Stated problem: Arrange every line of the entries below as a numbered list, leaving out the blank lines and the picture placeholders.

Records supplied:
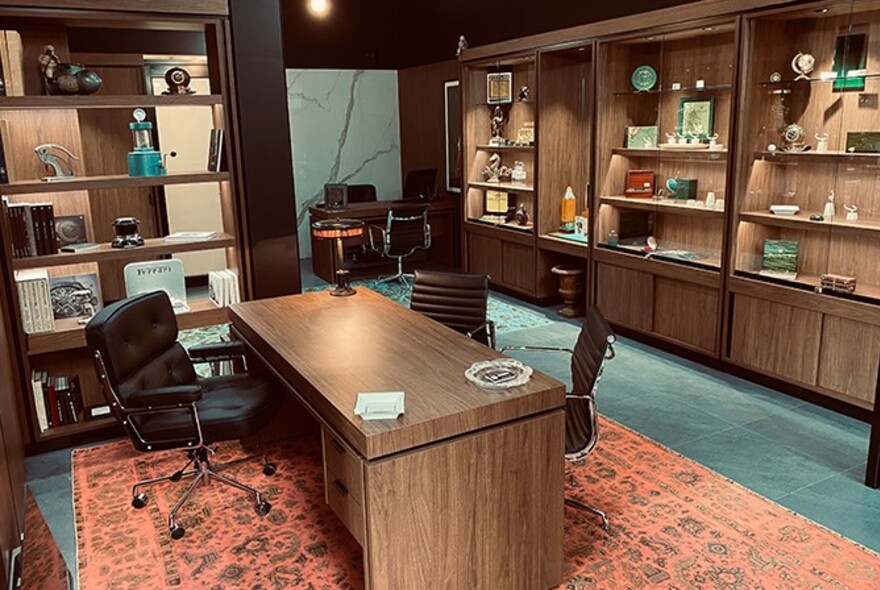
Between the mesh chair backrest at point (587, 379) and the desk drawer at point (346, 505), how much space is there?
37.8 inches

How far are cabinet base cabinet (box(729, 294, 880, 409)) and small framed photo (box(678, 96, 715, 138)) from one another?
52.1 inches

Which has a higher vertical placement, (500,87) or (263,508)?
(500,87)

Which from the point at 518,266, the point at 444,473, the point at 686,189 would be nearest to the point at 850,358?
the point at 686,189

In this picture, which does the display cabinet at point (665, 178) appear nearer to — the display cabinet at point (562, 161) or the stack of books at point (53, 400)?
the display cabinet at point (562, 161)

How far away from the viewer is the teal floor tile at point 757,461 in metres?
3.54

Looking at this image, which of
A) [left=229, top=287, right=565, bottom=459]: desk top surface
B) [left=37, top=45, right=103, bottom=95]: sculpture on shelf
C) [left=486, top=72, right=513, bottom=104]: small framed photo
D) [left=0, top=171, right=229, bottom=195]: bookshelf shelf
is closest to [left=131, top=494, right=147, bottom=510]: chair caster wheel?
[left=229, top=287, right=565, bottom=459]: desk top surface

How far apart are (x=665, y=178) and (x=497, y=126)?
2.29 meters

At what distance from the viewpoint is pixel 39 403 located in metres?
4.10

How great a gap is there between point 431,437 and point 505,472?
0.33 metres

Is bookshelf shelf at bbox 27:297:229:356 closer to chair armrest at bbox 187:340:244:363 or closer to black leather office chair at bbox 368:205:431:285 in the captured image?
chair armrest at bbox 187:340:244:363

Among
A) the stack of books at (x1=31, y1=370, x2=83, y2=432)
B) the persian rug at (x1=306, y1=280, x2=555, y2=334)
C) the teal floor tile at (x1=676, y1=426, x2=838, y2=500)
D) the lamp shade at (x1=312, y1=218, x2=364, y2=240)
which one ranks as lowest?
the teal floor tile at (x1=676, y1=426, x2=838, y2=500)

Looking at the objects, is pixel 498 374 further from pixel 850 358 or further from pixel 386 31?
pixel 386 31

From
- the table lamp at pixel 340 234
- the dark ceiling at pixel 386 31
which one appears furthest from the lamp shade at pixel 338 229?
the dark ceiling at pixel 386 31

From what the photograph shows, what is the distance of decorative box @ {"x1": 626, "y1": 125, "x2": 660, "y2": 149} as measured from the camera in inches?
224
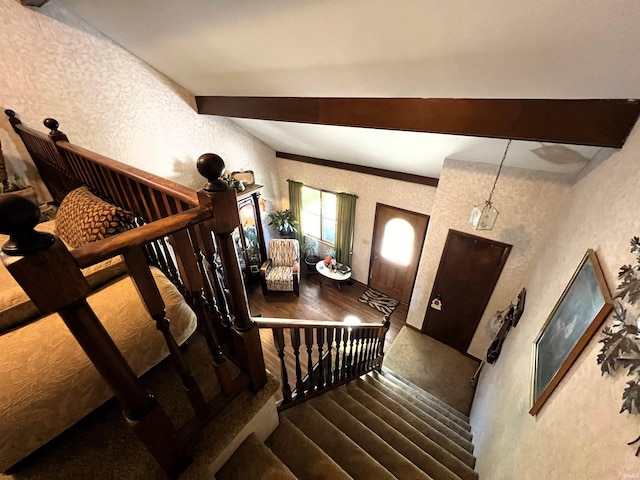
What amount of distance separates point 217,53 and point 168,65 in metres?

The response:
1. Between the mesh chair backrest at point (587, 379) and the desk drawer at point (346, 505), how much space is there?
2. 37.8 inches
3. How far are cabinet base cabinet (box(729, 294, 880, 409)) and small framed photo (box(678, 96, 715, 138)) from one another?
4. 52.1 inches
5. Which has a higher vertical placement, (500,87) or (263,508)?
6. (500,87)
7. Which from the point at 518,266, the point at 444,473, the point at 686,189 would be nearest to the point at 850,358?
8. the point at 686,189
9. In this picture, which does the display cabinet at point (665, 178) appear nearer to — the display cabinet at point (562, 161) or the stack of books at point (53, 400)?
10. the display cabinet at point (562, 161)
11. How far away from the viewer is the teal floor tile at point 757,461 in metres?
12. 3.54
13. Looking at this image, which of
14. A) [left=229, top=287, right=565, bottom=459]: desk top surface
15. B) [left=37, top=45, right=103, bottom=95]: sculpture on shelf
16. C) [left=486, top=72, right=513, bottom=104]: small framed photo
17. D) [left=0, top=171, right=229, bottom=195]: bookshelf shelf
18. is closest to [left=131, top=494, right=147, bottom=510]: chair caster wheel?
19. [left=229, top=287, right=565, bottom=459]: desk top surface
20. How far apart are (x=665, y=178) and (x=497, y=126)?
21. 2.29 meters
22. At what distance from the viewpoint is pixel 39 403 located in metres?
23. 4.10
24. How great a gap is there between point 431,437 and point 505,472?
25. 0.33 metres
26. Is bookshelf shelf at bbox 27:297:229:356 closer to chair armrest at bbox 187:340:244:363 or closer to black leather office chair at bbox 368:205:431:285 in the captured image?
27. chair armrest at bbox 187:340:244:363
28. Among
29. A) the stack of books at (x1=31, y1=370, x2=83, y2=432)
30. B) the persian rug at (x1=306, y1=280, x2=555, y2=334)
31. C) the teal floor tile at (x1=676, y1=426, x2=838, y2=500)
32. D) the lamp shade at (x1=312, y1=218, x2=364, y2=240)
33. which one ranks as lowest?
34. the teal floor tile at (x1=676, y1=426, x2=838, y2=500)
35. Looking at the objects, is pixel 498 374 further from pixel 850 358 or further from pixel 386 31?
36. pixel 386 31
37. From
38. - the table lamp at pixel 340 234
39. - the dark ceiling at pixel 386 31
40. which one appears furthest from the lamp shade at pixel 338 229?
41. the dark ceiling at pixel 386 31
42. From what the photograph shows, what is the distance of decorative box @ {"x1": 626, "y1": 125, "x2": 660, "y2": 149} as measured from the camera in inches?
43. 224
44. What amount of distance separates point 217,53 and point 168,65 in metres?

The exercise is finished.